Effect of 1-DNJ on Oxidative Stress-Induced Apoptosis in Porcine Ovarian GCs Through Modulation of the PERK-ATF4/MFN2 Signaling Pathway

Wenwen Xing  1 Mengxuan Li  1 Binbin Wang  1 Lele Huo  1 Wanru Tian  1 Fangcai Ge  1 Manman Shen  1   2 Liumei Sun  1   2 Jiying Liu  1   2 Shali Yu  3
Affiliations

Effect of 1-DNJ on Oxidative Stress-Induced Apoptosis in Porcine Ovarian GCs Through Modulation of the PERK-ATF4/MFN2 Signaling Pathway

Wenwen Xing et al. Antioxidants (Basel). .

Abstract

Oxidative stress (OS) is regarded as a major contributor to granulosa cellapoptosis in ovarian disease. 1-Deoxynojirimycin (1-DNJ), a naturally occurring plant alkaloid, exhibits antioxidant, anti-inflammatory, and metabolism-modulating properties. Mitochondria and endoplasmic reticulum (ER), crucial organelles regulating oxidative balance, interact through mitochondria-associated endoplasmic reticulum membranes (MAMs) for signaling and molecular exchange. However, it remains unclear whether 1-DNJ attenuates oxidative damage in ovarian granulosa cells (GCs) via MAMs-mediated ER-mitochondria crosstalk, which needs further exploration. This study aimed to investigate the mechanisms by which 1-DNJ affects oxidative damage and apoptosis induced by OS in porcine follicular GCs by regulating mitochondrial function, MAMs, and ER interactions.

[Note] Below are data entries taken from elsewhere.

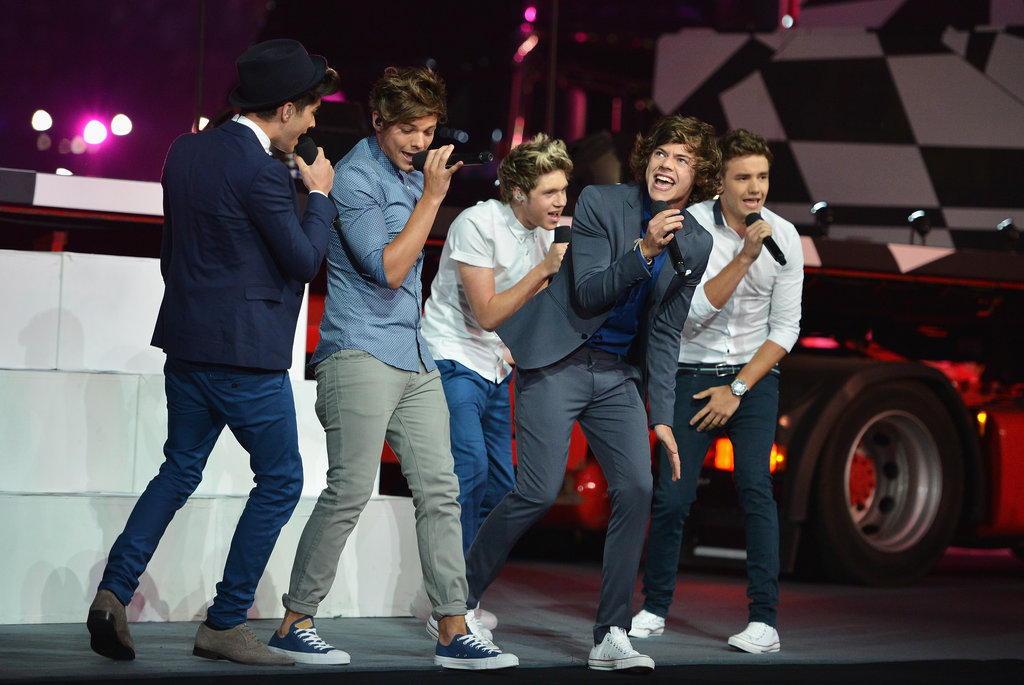 . . . And teen sensations One Direction proved their talents to the adoring crowd on the same night.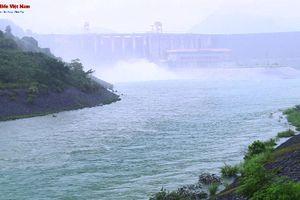 Hồ thủy điện Tuyên Quang xả lũ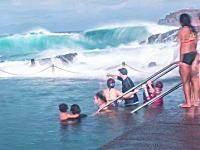 天然の大波を体験できるダイナミック海水プールがあった動画。これは怖いww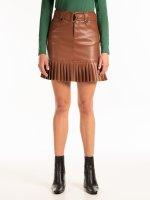Mini sukňa z imitácie kože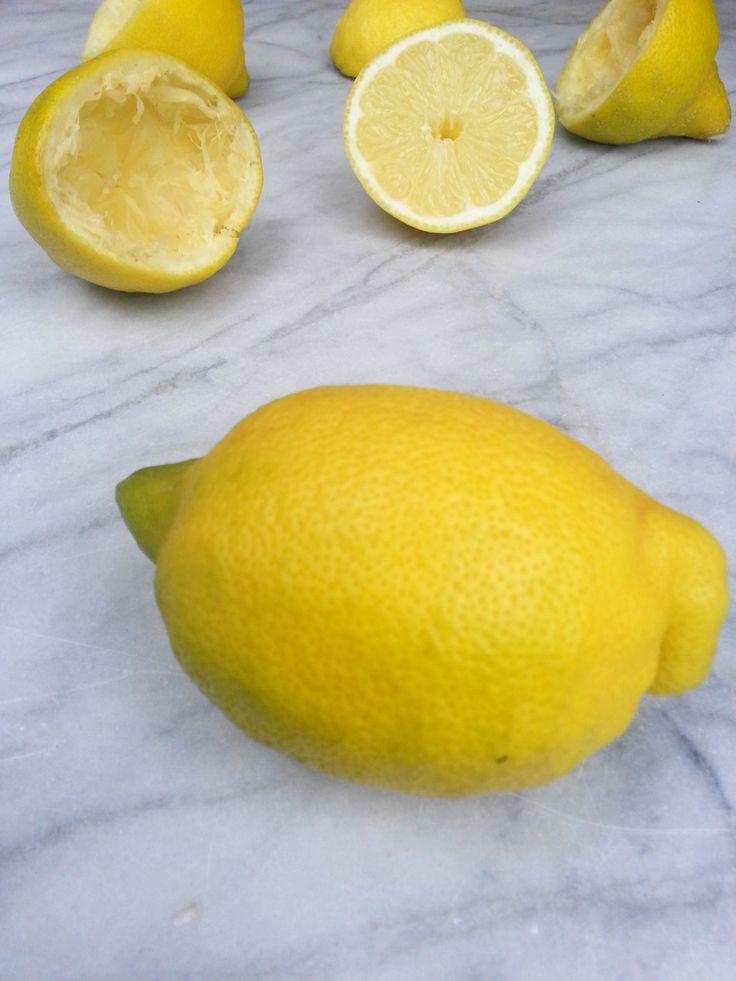 Lauwwarm citroenwater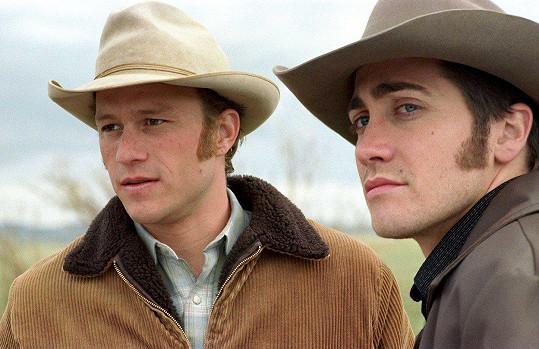 Ve Zkrocené hoře (2005) si zahrál po boku zesnulého Heatha Ledgera (vlevo).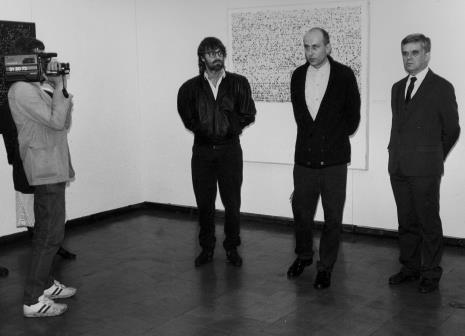Od lewej kamerzysta TVP Łódź, Andrzej Szewczyk, komisarz wystawy Jaromir Jedliński (Dział Fotografii i Technik Wizualnych), dr Jacek Ojrzyński (Dział Dokumentacji Naukowej)
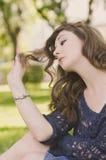 Romantyczna dziewczyna w parku Zdjęcia Royalty Free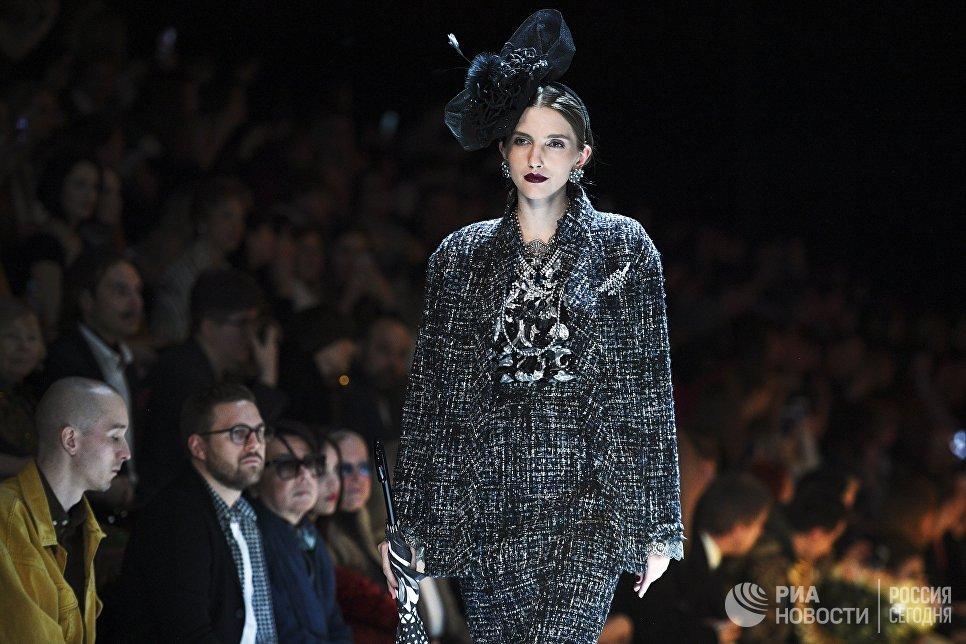 Модель демонстрирует одежду из новой коллекции дизайнера Вячеслава Зайцева в рамках Mercedes-Benz Fashion Week Russia в Центральном выставочном зале Манеж в Москве. 10 марта 2018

Here, we found that GCs suffered from OS, accompanied by the up-regulation of ROS and MDA, alongside reduced activity of antioxidant enzymes (CAT and T-SOD). Further studies revealed that the up-regulation of MAMs proteins (MFN2, MCU, and VDAC1) and pro-apoptosis proteins (BAX and Cleaved-capase3), along with increased mitochondrial ROS and Ca2+ levels, led to the down-regulation of MMP and ATP content. These, in turn, triggered mitochondrial dysfunction, and MAMs destabilization, and subsequent apoptosis. Additionally, the up-regulation of the protein levels of P-PERK/PERK, GRP78, ATF4, and CHOP protein expression activated the PERK-ATF4 signaling pathway, which triggered endoplasmic reticulum stress (ERS). Conversely, 1-DNJ alleviated H2O2-induced mitochondrial and MAMs dysfunction and ERS, which in turn attenuated apoptosis. Further, ATF4 knockdown inhibited MFN2 protein expression, which attenuated H2O2-induced MMP inhibition, Ca2+ overload, ROS production, and mitochondrial damage. In summary, 1-DNJ mitigated OS-induced mitochondrial dysfunction in GCs and regulated ER-mitochondrial communication through MAMs, reducing OS-induced apoptosis. The present study demonstrates that 1-DNJ protects ovarian GCs from OS-induced damage by modulating ER and mitochondrial homeostasis through MAMs, offering new perspectives and a theoretical basis for the treatment of ovarian diseases.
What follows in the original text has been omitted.